Clean Architecture in Data Science (Part 1)
Since the rise of MLOps about two years ago, the internet has been littered with various “MLOps stacks”. These are usually dominated by BigTech solutions for their particular problems.
The other trope is VC backed MLOps SaaS companies glueing to each other to look comparable to one-stop-shops like SageMaker or DataBricks.
Neither of these are helpful from a Data Scientist's perspective.
What’s the problem?
Most organisations are at the beginning of their ML journey. They might have found some use cases for ML, even created a POC and put it into production with great effort and some ad-hoc engineering.
The maturity of their understanding of their own needs and benefits in the area is developing. Making commitments at this stage to any infrastructure is premature.
It is important to mention that I am looking at this from the perspective of the Data Scientist and data products, not from MLOps platforms.
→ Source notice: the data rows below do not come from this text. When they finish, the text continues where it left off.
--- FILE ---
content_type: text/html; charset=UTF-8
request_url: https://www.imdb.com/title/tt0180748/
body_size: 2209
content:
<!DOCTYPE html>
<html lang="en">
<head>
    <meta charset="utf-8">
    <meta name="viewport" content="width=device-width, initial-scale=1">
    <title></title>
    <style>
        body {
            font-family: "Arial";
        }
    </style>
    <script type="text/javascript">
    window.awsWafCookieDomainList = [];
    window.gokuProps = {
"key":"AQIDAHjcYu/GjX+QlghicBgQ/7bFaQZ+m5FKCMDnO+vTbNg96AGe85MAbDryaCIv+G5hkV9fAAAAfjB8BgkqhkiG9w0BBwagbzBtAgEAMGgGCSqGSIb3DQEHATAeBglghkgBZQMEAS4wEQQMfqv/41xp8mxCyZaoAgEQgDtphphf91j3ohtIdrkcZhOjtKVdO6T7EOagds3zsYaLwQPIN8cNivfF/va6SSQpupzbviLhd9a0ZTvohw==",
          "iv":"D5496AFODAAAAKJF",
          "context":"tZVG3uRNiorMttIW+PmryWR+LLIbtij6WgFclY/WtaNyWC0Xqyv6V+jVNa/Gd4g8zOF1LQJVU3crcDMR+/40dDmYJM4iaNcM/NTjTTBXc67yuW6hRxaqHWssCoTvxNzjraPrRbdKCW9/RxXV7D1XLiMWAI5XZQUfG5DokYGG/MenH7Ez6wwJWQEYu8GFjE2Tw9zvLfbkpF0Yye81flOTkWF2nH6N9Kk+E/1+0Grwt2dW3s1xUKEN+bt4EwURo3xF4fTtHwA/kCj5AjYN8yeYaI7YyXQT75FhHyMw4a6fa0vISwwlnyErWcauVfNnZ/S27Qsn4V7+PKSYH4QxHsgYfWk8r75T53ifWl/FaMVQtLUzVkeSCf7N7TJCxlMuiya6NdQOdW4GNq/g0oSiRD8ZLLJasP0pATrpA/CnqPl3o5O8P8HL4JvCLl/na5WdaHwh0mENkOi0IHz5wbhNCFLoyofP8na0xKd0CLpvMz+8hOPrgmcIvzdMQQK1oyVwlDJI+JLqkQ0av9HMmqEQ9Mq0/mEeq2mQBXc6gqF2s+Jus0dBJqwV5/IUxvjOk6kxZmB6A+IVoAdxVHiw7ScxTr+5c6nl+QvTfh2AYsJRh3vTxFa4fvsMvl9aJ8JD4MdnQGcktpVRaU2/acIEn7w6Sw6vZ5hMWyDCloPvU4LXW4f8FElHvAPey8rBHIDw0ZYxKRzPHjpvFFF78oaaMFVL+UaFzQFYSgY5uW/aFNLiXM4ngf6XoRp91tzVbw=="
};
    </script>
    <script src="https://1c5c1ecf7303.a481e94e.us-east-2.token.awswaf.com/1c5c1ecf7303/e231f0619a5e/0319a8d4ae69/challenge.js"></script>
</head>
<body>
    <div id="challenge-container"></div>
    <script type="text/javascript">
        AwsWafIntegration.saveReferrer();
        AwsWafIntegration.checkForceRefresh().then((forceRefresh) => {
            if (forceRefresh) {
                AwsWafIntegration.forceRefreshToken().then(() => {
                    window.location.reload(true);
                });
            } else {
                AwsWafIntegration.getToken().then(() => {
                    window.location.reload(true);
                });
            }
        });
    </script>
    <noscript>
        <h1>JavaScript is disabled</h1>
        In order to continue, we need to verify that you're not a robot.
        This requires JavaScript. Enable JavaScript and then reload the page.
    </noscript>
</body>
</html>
These MLOps platforms are only as useful as much as they can accommodate enterprise complexity ML products. At an early maturity stage, the products sell the platform and not the other way around.
Products are part of a value chain, while platforms are a capability that needs to be exploited to make economic sense.
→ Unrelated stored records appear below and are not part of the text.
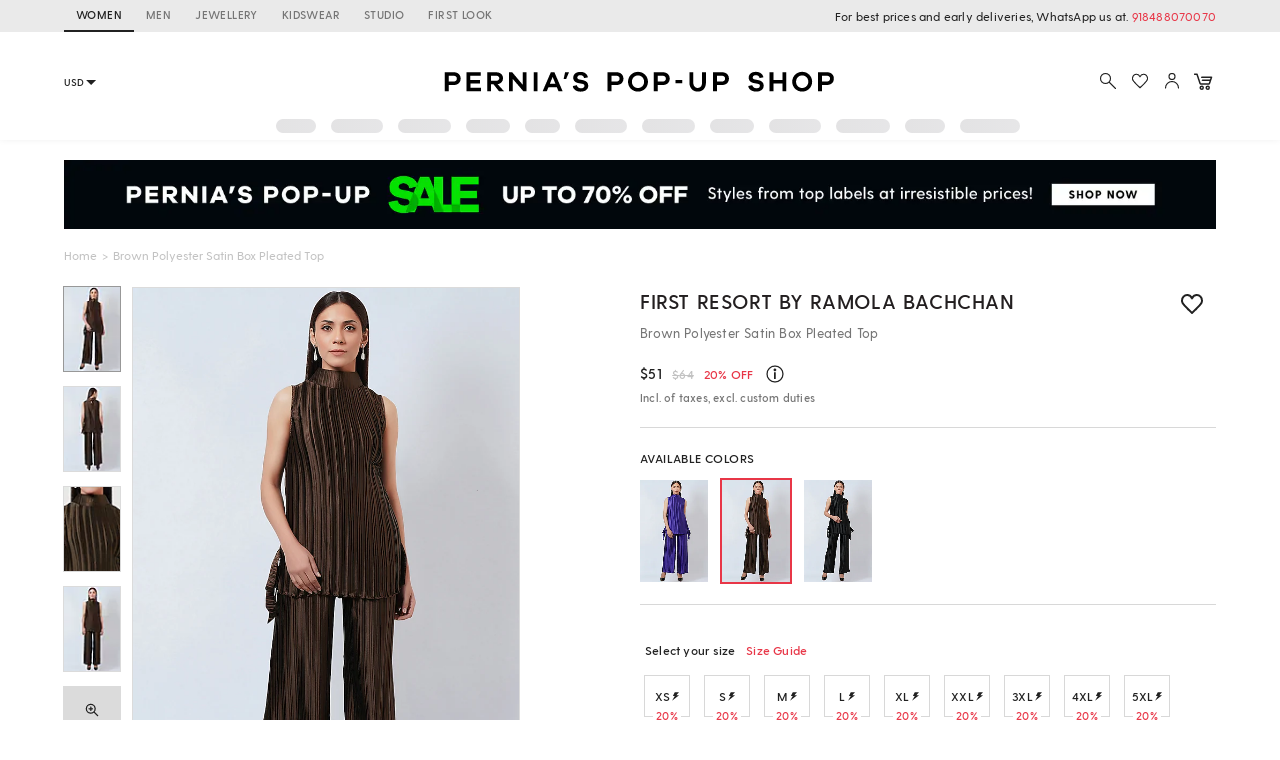

--- FILE ---
content_type: application/javascript; charset=utf-8
request_url: https://c.in.webengage.com/upf2.js?upfc=N4IgrgDgZiBcAuAnMBTANCANgSwMYoDsBnFAYQHsATFOEbAgPwYE5mBGVtgZgEMQNMYbJVqUuuABwBWLlwAMAFgDsSygCYNANjVRKlZgCMUEnpSn52PLgtxrcm3HwERaAC3jwIRWAHofAd0CAOggURAJsHiIIcghIIldYoNxyAFsfKGxEIngAWkQUInJEPIMAT3yeVPJMHlyDHlxXJp4CesRyfzaYzDLC%2BDDcoh54enryAA9ciEwUEZRKXPhY3KgC3DkuNS42OSUg91TMfhBEGFgQE4BzFHJaMpAAXyA&jsonp=_we_jsonp_global_cb_1768892164724
body_size: 483
content:
_we_jsonp_global_cb_1768892164724({"user_profile":{"geo":{"clientIp":"3.20.205.71","serverTimeStamp":1768892165181,"country":"United States","region":"Ohio","city":"Columbus","geoplugin_countryName":"United States","geoplugin_region":"Ohio","geoplugin_city":"Columbus","countryCode":"US","tz_name":"America/New_York","tz_offset":-300},"acquisitionData":{"referrer_type":"direct","landing_page":"https://www.perniaspopupshop.com/first-resort-by-ramola-bachchan-brown-polyester-satin-box-pleated-top-frec0323107.html"},"ua":{"browser":{"name":"Chrome","version":"131","browser_version":"131.0.0.0"},"os":{"name":"Mac OS","version":"10.15.7"},"device":"desktop"},"tld":"perniaspopupshop.com","ts":1768892165207}})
Continued investment can only happen if the company doesn’t lose interest in advanced solutions. Despite this, I often see young ML teams investing all their efforts into MLOps platforms before they even have one productionisable idea.
But if you need a platform to productionise an idea and you need a product to invest into a platform, isn’t this a chicken and egg situation? Yes, it is. And here comes Clean Architecture to the rescue.
What is Clean Architecture?
This concept has many names in software engineering: Hexagonal Architecture, Layered Architecture, Plugin Architecture, etc.
Clean Architecture enables you to separate your solution into different abstraction levels: You will have one place for your business logic, one for managing data, training models, etc. You will also have separate ways to connect to external infrastructure.
Ok, this is pretty obvious, but the question is: How?
We at Hypergolic are huge advocates of applying software engineering techniques to Data Science. While working on our course (the above image is from our training material), we were thinking of what is the single most important feature to focus on.
And that’s Dependency Inversion. The concept is very simple: Instead of directly calling a function, you get an adapter, and you call that adapter’s interface. See the example below:
This is nothing short of a revolutionary idea. Instead of fixing the behaviour of your program, you allow it to be modified as needed without any change.
Different behaviours can be constructed to fit the caller’s intentions.
Scaling it up
Applying this at scale leads to the Clean Architecture. In CA, everything is a class. When you write your main program (transform data, train models, the models themselves), you call any dependencies through injected interfaces.
When someone wants to run your program, they instantiate this class. Different behaviours can be constructed as needed without changing the original code by plugging in different adapters. The code can be reused in contexts that do not exist yet by writing adapters to future components.
For example, the following diagram shows using the same code set up in a test context:
But this can be pushed even further: with Factory and Strategy patterns, you can also create different versions of your business logic and your modelling algorithms as well. Do you want to experiment with a different set of features or different types of models? Just use the Strategy pattern, create a different context and plug in different adapters. All of this while you are still in a generic programming environment rather than a restricted YAML/DSL based situation.
Code reuse in different contexts:
The same code will run in test, training, model evaluations and production → No rewrites, no friction if you want to iterate.
MLOps platform vs ML products chicken and egg solutions resolved → You don’t need to decide how your stack will look just yet. Use adapters to whatever you have at the moment and swap them out later.
Making infrastructure decisions before implementing multiple use cases is risky → Use existing infrastructure through adapters enables you to replace them when you have a better idea of your needs and identified bottlenecks.
Your product code is generic, you deal with business problems and modelling, and you don’t worry about low-level details. Your abstraction levels are separated, which reduces cognitive load. You don’t need to keep every last detail in your head at all times.
Better integration with other (MLOps/SWE) teams and better internal cooperation:
Because the codebase is functionally separated, maintaining the components can be outsourced to other teams. They can work on their own part without worrying that they break something else.
Since developing the details of our approach we identified Clean Architecture as an incredibly productive paradigm. This enables us to move very fast in the early stage of the modelling lifecycle with minimal investment while maintaining quality of code that can be pushed to production later without costly rewrites.
The uncertainty in any ML product requires you to jump back to earlier phases of the modelling process to apply new insights and push these through the pipeline in a safe way. If you have expensive friction points, this will slow down your iteration loop. Clean Architecture helps you to avoid this.
Lastly, reusing the same code in different contexts enables us to set up cheap and fast tests that we use to refactor the code, further reducing the effort to maintain the codebase.
This was just a brief introduction to Clear Architecture in Data Science. In the following posts of the series, I will be exploring the topic in more detail.